§ **READING PASSAGE**
# # # # #

Induction provides instantaneous results. The speed of heating a pan is amazing (surpasses gas and electric in speed and control), it does not throw heat (other than the hot pan), and the lack of heat generated beneath the surface means the cooktop is much cooler than either electric or gas, because there are no heating elements in the unit. Also, induction costs far less to operate than gas or electric.

This unit has digital controls (with a lit display that only shows when it is on), and I know, for example, that olive oil will burn in the pan above 5, but 4.5 is perfect for sauteing. And it will remain perfect for sauteing throughout the entire cooking process, it will not get hotter or colder.

Furthermore, you can store anything on the cooktop (we keep a bottle of olive oil on there, as well as a non-magnetic spoon rest. They stay cool to the touch regardless of how many units are on.

Now there are downsides.

1. Cost: cost prohibitive for many, by far the most significant factor. There are no freestanding range/oven combos, which means that you need to spend money on individual range and oven to get a functional kitchen. Furthermore, unless you have a 40A cooktop in place, you will need to upgrade your electric. The total cost for us was around thirty two hundred for both the wall oven and the cooktop, with an additional cost of $150 for the electrician, and about $300 in replacing the pans.

2. Cookware: although most high end pans are made to be induction compatible, the majority of widely available cookware is not. Especially non-stick.

# # # # #

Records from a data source
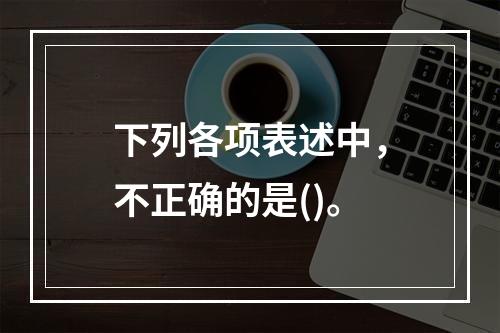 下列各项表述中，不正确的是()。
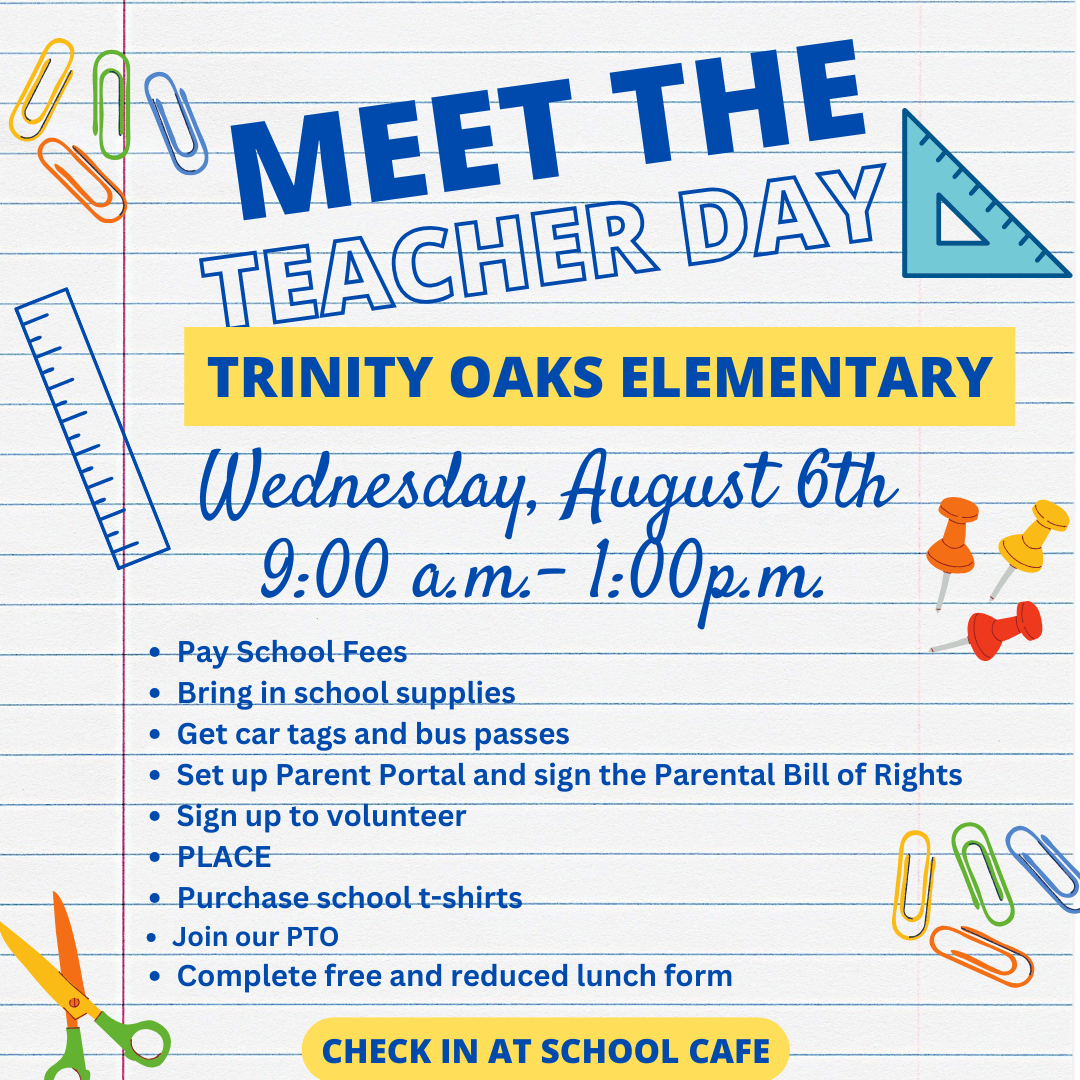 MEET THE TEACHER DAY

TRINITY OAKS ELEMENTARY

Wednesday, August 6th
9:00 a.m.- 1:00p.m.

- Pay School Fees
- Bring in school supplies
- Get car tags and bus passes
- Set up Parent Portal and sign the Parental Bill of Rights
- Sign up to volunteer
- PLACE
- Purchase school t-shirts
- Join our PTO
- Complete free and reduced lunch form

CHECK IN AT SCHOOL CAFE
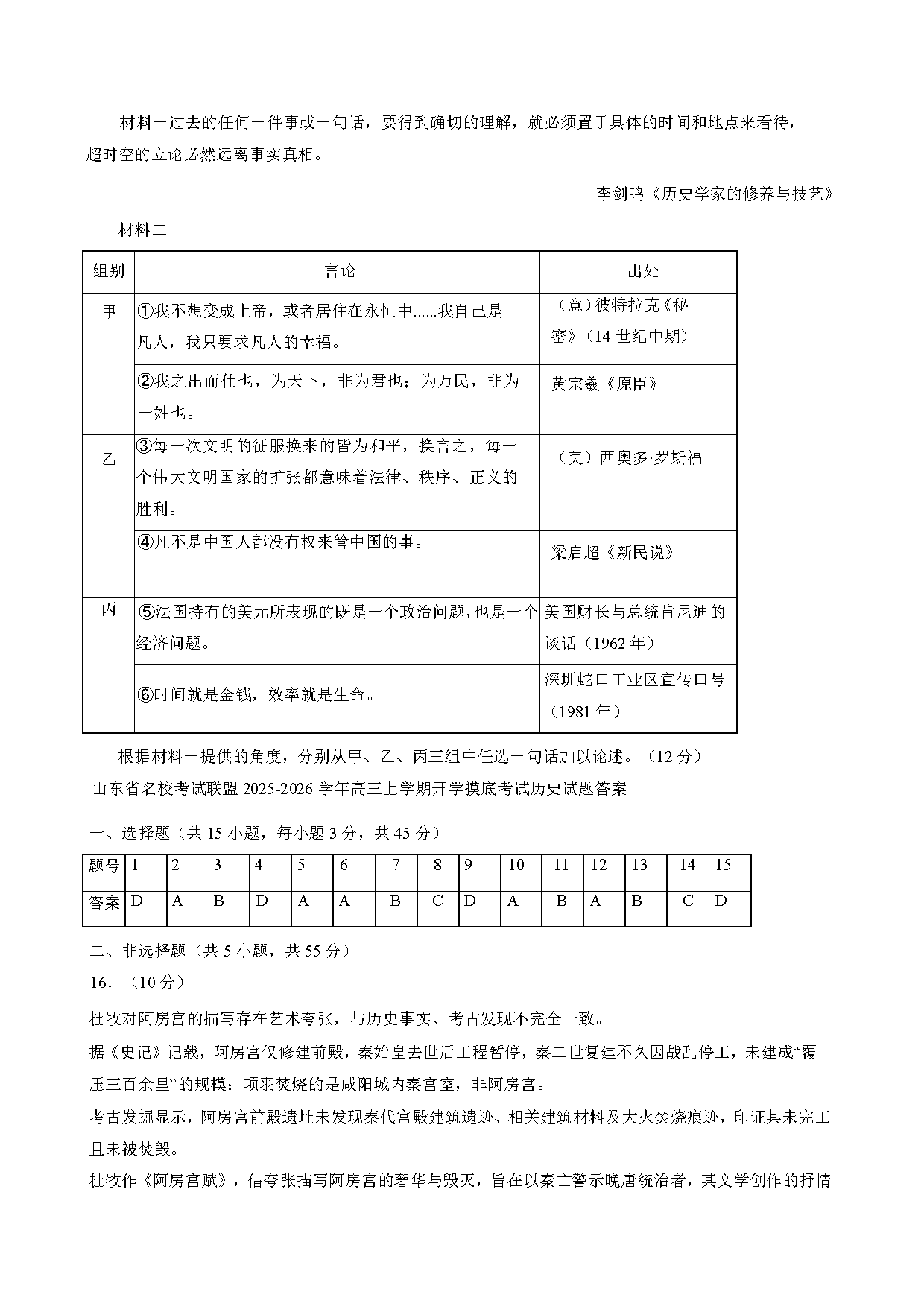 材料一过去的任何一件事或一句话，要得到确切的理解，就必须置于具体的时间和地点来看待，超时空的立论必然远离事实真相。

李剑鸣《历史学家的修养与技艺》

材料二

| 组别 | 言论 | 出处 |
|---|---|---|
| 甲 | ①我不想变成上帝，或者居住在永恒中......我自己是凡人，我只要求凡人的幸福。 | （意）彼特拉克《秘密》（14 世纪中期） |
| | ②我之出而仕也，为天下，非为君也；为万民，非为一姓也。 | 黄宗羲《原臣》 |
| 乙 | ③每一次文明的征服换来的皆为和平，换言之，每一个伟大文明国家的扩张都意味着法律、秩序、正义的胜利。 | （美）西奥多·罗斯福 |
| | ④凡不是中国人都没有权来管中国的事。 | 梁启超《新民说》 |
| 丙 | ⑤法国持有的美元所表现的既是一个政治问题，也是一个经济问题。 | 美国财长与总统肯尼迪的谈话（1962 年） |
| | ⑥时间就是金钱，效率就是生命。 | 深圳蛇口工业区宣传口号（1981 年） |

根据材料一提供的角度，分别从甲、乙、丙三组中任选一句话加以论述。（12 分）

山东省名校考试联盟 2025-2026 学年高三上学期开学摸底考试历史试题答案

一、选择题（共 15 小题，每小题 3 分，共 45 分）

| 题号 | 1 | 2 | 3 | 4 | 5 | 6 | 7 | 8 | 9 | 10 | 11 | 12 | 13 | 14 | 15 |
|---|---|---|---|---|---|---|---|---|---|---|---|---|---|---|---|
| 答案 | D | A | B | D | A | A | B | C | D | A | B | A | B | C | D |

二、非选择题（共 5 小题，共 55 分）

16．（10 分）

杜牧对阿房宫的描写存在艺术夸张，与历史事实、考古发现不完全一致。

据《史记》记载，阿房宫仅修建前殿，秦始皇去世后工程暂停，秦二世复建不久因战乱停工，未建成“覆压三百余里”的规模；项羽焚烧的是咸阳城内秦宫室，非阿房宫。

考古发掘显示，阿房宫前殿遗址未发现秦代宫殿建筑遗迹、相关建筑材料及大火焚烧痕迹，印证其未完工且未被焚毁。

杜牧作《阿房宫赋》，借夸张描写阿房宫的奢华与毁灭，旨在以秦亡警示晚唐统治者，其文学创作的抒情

# # # # #

§ **TASK ITEM**
Answer these questions about the passage on induction cooking:
1. At what setting does the writer find olive oil perfect for sauteing?
2. What two things does the writer keep on the cooktop?
3. How much did the electrician cost?
The records aren't needed here.

§ **WRITTEN ANSWER**
1. 4.5
2. A bottle of olive oil and a non-magnetic spoon rest
3. $150